Tuesday, July 1, 2014

July 1, 2014 Grand Rounds

Case 1. 60 year old man with acute onset fever, confusion, renal failure, progressive pancytopenia, respiratory distress, and septic shock secondary to Heartland virus infection.

 (Picture taken from: http://upload.wikimedia.org/wikipedia/commons/2/29/Amblyomma_americanum_tick.jpg)

1. Heartland virus is a newly discovered phlebovirus (family Bunyaviridae) first described in 2009 in a farmer from northwestern Missouri who presented with fever, thrombocytopenia, and leucopenia. It is also transmitted by the Lone Star tick (Amblyomma americanum), the main vector of ehrlichiosis, tularemia, and Southern Tick Associated Rash Illness (STARI).

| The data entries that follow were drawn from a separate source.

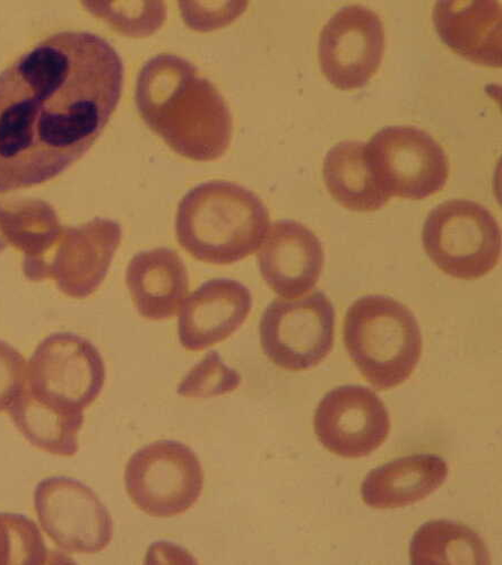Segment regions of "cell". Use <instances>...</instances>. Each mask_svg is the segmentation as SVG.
I'll use <instances>...</instances> for the list:
<instances>
[{
    "label": "cell",
    "instance_id": "14",
    "mask_svg": "<svg viewBox=\"0 0 502 565\" xmlns=\"http://www.w3.org/2000/svg\"><path fill=\"white\" fill-rule=\"evenodd\" d=\"M258 264L261 277L274 294L296 300L316 287L324 268L325 253L310 228L284 220L269 226Z\"/></svg>",
    "mask_w": 502,
    "mask_h": 565
},
{
    "label": "cell",
    "instance_id": "25",
    "mask_svg": "<svg viewBox=\"0 0 502 565\" xmlns=\"http://www.w3.org/2000/svg\"><path fill=\"white\" fill-rule=\"evenodd\" d=\"M84 7L117 31L132 36L152 34L165 19L164 6L160 2H84Z\"/></svg>",
    "mask_w": 502,
    "mask_h": 565
},
{
    "label": "cell",
    "instance_id": "3",
    "mask_svg": "<svg viewBox=\"0 0 502 565\" xmlns=\"http://www.w3.org/2000/svg\"><path fill=\"white\" fill-rule=\"evenodd\" d=\"M270 226L261 200L235 182L212 180L193 188L179 203V245L199 262L233 265L255 254Z\"/></svg>",
    "mask_w": 502,
    "mask_h": 565
},
{
    "label": "cell",
    "instance_id": "6",
    "mask_svg": "<svg viewBox=\"0 0 502 565\" xmlns=\"http://www.w3.org/2000/svg\"><path fill=\"white\" fill-rule=\"evenodd\" d=\"M106 364L94 343L73 333L44 339L26 366L24 391L60 409L84 412L100 396Z\"/></svg>",
    "mask_w": 502,
    "mask_h": 565
},
{
    "label": "cell",
    "instance_id": "18",
    "mask_svg": "<svg viewBox=\"0 0 502 565\" xmlns=\"http://www.w3.org/2000/svg\"><path fill=\"white\" fill-rule=\"evenodd\" d=\"M64 226L55 209L36 199L0 202V238L23 253L24 276L43 280V270L58 244Z\"/></svg>",
    "mask_w": 502,
    "mask_h": 565
},
{
    "label": "cell",
    "instance_id": "8",
    "mask_svg": "<svg viewBox=\"0 0 502 565\" xmlns=\"http://www.w3.org/2000/svg\"><path fill=\"white\" fill-rule=\"evenodd\" d=\"M372 172L392 199L423 201L447 183L449 162L438 141L414 126H388L367 145Z\"/></svg>",
    "mask_w": 502,
    "mask_h": 565
},
{
    "label": "cell",
    "instance_id": "5",
    "mask_svg": "<svg viewBox=\"0 0 502 565\" xmlns=\"http://www.w3.org/2000/svg\"><path fill=\"white\" fill-rule=\"evenodd\" d=\"M424 247L445 274L464 280L479 279L499 263L500 226L484 206L452 200L432 210L423 232Z\"/></svg>",
    "mask_w": 502,
    "mask_h": 565
},
{
    "label": "cell",
    "instance_id": "9",
    "mask_svg": "<svg viewBox=\"0 0 502 565\" xmlns=\"http://www.w3.org/2000/svg\"><path fill=\"white\" fill-rule=\"evenodd\" d=\"M335 310L322 292L296 300H274L259 326L260 345L276 365L306 371L322 363L334 347Z\"/></svg>",
    "mask_w": 502,
    "mask_h": 565
},
{
    "label": "cell",
    "instance_id": "10",
    "mask_svg": "<svg viewBox=\"0 0 502 565\" xmlns=\"http://www.w3.org/2000/svg\"><path fill=\"white\" fill-rule=\"evenodd\" d=\"M34 508L44 533L65 552L97 554L113 541L107 507L93 489L75 479L41 481L34 491Z\"/></svg>",
    "mask_w": 502,
    "mask_h": 565
},
{
    "label": "cell",
    "instance_id": "12",
    "mask_svg": "<svg viewBox=\"0 0 502 565\" xmlns=\"http://www.w3.org/2000/svg\"><path fill=\"white\" fill-rule=\"evenodd\" d=\"M389 414L383 401L370 388L341 386L319 403L314 433L331 452L344 458L372 455L387 439Z\"/></svg>",
    "mask_w": 502,
    "mask_h": 565
},
{
    "label": "cell",
    "instance_id": "7",
    "mask_svg": "<svg viewBox=\"0 0 502 565\" xmlns=\"http://www.w3.org/2000/svg\"><path fill=\"white\" fill-rule=\"evenodd\" d=\"M203 486L197 455L174 440L157 441L137 450L125 469L129 499L153 518L185 513L199 501Z\"/></svg>",
    "mask_w": 502,
    "mask_h": 565
},
{
    "label": "cell",
    "instance_id": "24",
    "mask_svg": "<svg viewBox=\"0 0 502 565\" xmlns=\"http://www.w3.org/2000/svg\"><path fill=\"white\" fill-rule=\"evenodd\" d=\"M242 384V375L226 365L218 352L212 351L194 365L178 387L185 398H211L234 393Z\"/></svg>",
    "mask_w": 502,
    "mask_h": 565
},
{
    "label": "cell",
    "instance_id": "2",
    "mask_svg": "<svg viewBox=\"0 0 502 565\" xmlns=\"http://www.w3.org/2000/svg\"><path fill=\"white\" fill-rule=\"evenodd\" d=\"M135 102L148 127L182 158L215 161L231 147L229 107L184 58L161 54L148 61L137 76Z\"/></svg>",
    "mask_w": 502,
    "mask_h": 565
},
{
    "label": "cell",
    "instance_id": "11",
    "mask_svg": "<svg viewBox=\"0 0 502 565\" xmlns=\"http://www.w3.org/2000/svg\"><path fill=\"white\" fill-rule=\"evenodd\" d=\"M385 43V29L375 12L360 6L348 7L335 13L319 35V64L337 88H360L377 74Z\"/></svg>",
    "mask_w": 502,
    "mask_h": 565
},
{
    "label": "cell",
    "instance_id": "13",
    "mask_svg": "<svg viewBox=\"0 0 502 565\" xmlns=\"http://www.w3.org/2000/svg\"><path fill=\"white\" fill-rule=\"evenodd\" d=\"M121 237L120 224L109 218L64 227L45 263L43 280H55L60 291L73 299L93 296L108 275Z\"/></svg>",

2. A patient who presents with fever, leucopenia, thrombocytopenia, and transaminitis but has repeatedly negative tests for Ehrlichia should be tested for Heartland virus infection (contact Dr. George Turabelidze at george.turabelidze@health.mo.gov of the Missouri Health Department). Heartland virus is diagnosed by a positive Heartland virus RNA or a fourfold rise of antibody titers between acute and convalescent samples.

3. The Heartland virus will not respond to doxycycline. No therapy is available.

4. Heartland virus infection can be lethal. Our case represents the 3rd mortality in the US (first mortality was from Tennessee, second mortality was from Oklahoma).

5. Heartland virus closely resembles the severe fever with thrombocytopenia syndrome virus recently described from China in 2007.

Case 2: A 15 year old male with acute abdominal pain, fever, and hypotension secondary to Campylobacter jejuni infection

1.This patient eventually developed diarrhea during his hospital stay. Patients with fever and diarrhea should always have a stool culture to rule out invasive bacterial infection secondary to Salmonella, Shigella, and Campylobacter. Other causes of fever and diarrhea include rotavirus, norovirus and Clostridium difficile infection.

2. Campylobacter infection can be associated with reactive arthritis (3% of cases), Guillain-Barre syndrome (<1% of cases), and bacteremia (<1% of cases). Reactive arthritis and Guillain-Barre syndrome usually manifest 1-2 weeks (occasionally several weeks) after onset of diarrhea.

Case 3. This is a management case. 

Patient with acute myelogenous leukemia who presents with multi-drug resistant Enterococcus infection (vancomycin resistant, susceptible only to linezolid and daptomycin), Candida glabrata (susceptible only to fluctosine, no susceptibility break point for amphotericin), and Stenotrophomonas maltophilia (susceptible only to minocycline).

1. Patient was treated with minocyline, amphotericin, and linezolid. Amphotericin-resistant Candida is exceedingly rare (except for Candida lusitaniae).